The Weak Link in Computer Security: Us
Most of us make it easy to be a target.
Hackers are people. Not nice people, but they are human beings. They manipulate technology, sure, but there's always someone behind a plot or cyberattack.
And although they use their brand of hardware and software to infiltrate computer systems, they often rely on other humans to help them reach their target.
These people aren't insiders...they are your friends, your coworkers...and you.
And every day, experts say, we are making it easier for hackers to use us, and our computers, to do their deeds.
Think of it like this: You can have the best alarm system in your home and the best locks on every door and window. However, if you forget to set the alarm, or leave a window open or simply open the door to anyone who knocks, then you've lessened the power of your security system.
Movies and real life?
Did you ever see the movie The Sting? In it, in the 1930s a con man named Henry Gondorff, played by the late Paul Newman, cons a rich banker out of $500,000...with the help of a crew of con artists.
Even today, with any scam or con there is one primary element that makes it work: the "mark." The mark is a person who gets fooled into falling for the scam or con. If there weren't a person/mark to trick or scam, there could be no scam.
In our online world, hackers still use marks to do their deeds. And often we don't even know it. As Henry Gondorff tells an associate in The Sting, "You gotta keep his con even after you take his money. He can't know you took him."
Too much information.
A recent Wall Street Journal (WSJ) article (January 2016) reported that all computer systems that help to run our lives have a "critical weakness" that can't be fixed with a software fix or "patch." That weakness link is us. It is you.
You're a mark and don't even know it.
The WSJ article featured the opinions of an ex-hacker, who also happens to be a neuroscientist, who felt strongly that we are simply making too many "mistakes" with our online lives—the kind that hackers are taking advantage of.
They are mistakes only in the sense that they can lead to an invasion of our privacy.

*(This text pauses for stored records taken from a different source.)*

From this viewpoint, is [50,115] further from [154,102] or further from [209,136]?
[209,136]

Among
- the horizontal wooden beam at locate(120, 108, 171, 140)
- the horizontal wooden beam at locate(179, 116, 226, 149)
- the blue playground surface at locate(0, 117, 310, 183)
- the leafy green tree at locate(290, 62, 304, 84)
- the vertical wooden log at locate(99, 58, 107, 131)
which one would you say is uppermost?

Internet experts say the information that con artists use to trick us is more "readily available" than ever before.
There is a new kind of hacking, called social engineering, where online stalkers use information they've gleaned from the Internet to put together profiles on people and trick them into opening emails or giving up information.
And that's where many people have inadvertently made it easier for con artists to trick them. Here are a couple of ways we've made it easier for con artists:
1. Accepting almost all "friend requests" and new "connections" through social media.
Have you accepted a friend request on Facebook from someone you didn't know? Many times we simply accept the friend request, even when we're not 100 percent sure we know the requestor.
Hackers put up their own fake Facebook accounts, and then infiltrate user accounts to make new friends. They can use special computer formulas/programs to sift information about political tastes, music preferences, favorite foods, vacation spots and more.
They'll generate those fake friend requests and send one to you. You are always looking for new friends (and they must know you, right?), so you accept. But you aren't the ultimate target of this special kind of hacker, who's almost a stalker of sorts. He'll use you to find his way to his real target: someone you know who works for a company or agency he wants to hack.
2. Creating your Amazon wish lists.
If a hacker (or even just a snoopy person) views your wish list, they'll know what kind of music you like, what kind of movies you prefer and the kind of clothes you wear.
The same goes for your eBay bidding history: It reveals the types of items you're interested in, and a con artist could get you to open an email by targeting you with an offer on products, music or vacation spots that interest you.
Information defines us.
The more inside information someone knows about you, the more likely you are to let your guard down, and that's all that a hacker needs—just a crack in your line of defense.
Remember—all it takes for a hacker to get into a network and infect it is for someone to open up an email that contains a virus. That's easy for you to do, inadvertently, if you trust the person who sends you an email, based simply on a reference they make about you.
If that happens, a hacker can travel electronically from a low-level employee's computer to the inner workings of the corporate network. It happens all the time. And it starts when we give up information about ourselves.
If you're an active user of Facebook, LinkedIn, Twitter, etc., it would be hard to suddenly change your ways and unplug. Beside, chances are you probably feel safe because, as far as you know, nothing bad has happened to you...yet.
Remember the key point: There's so much information about you online that a trickster could win your confidence with a few friendly words...to win you over and have you put your defenses down.
The best thing to do is to be wise about what you post, and remember that not everyone online is a friend:
- Don't accept friend requests unless you know the person and you truly want to be friends. Remember—they may have friends you wouldn't really want to know.
- Beware of emails from strangers that intrigue you simply because they are about something that interests you. It could be a targeted scam.
- Beware of emails from acquaintances or people you know who ask you for information about a coworker's email or phone number or ask you to forward sensitive information about someone you know. If you get such a request, double-check the email of the sender, or even call your coworker to find out more.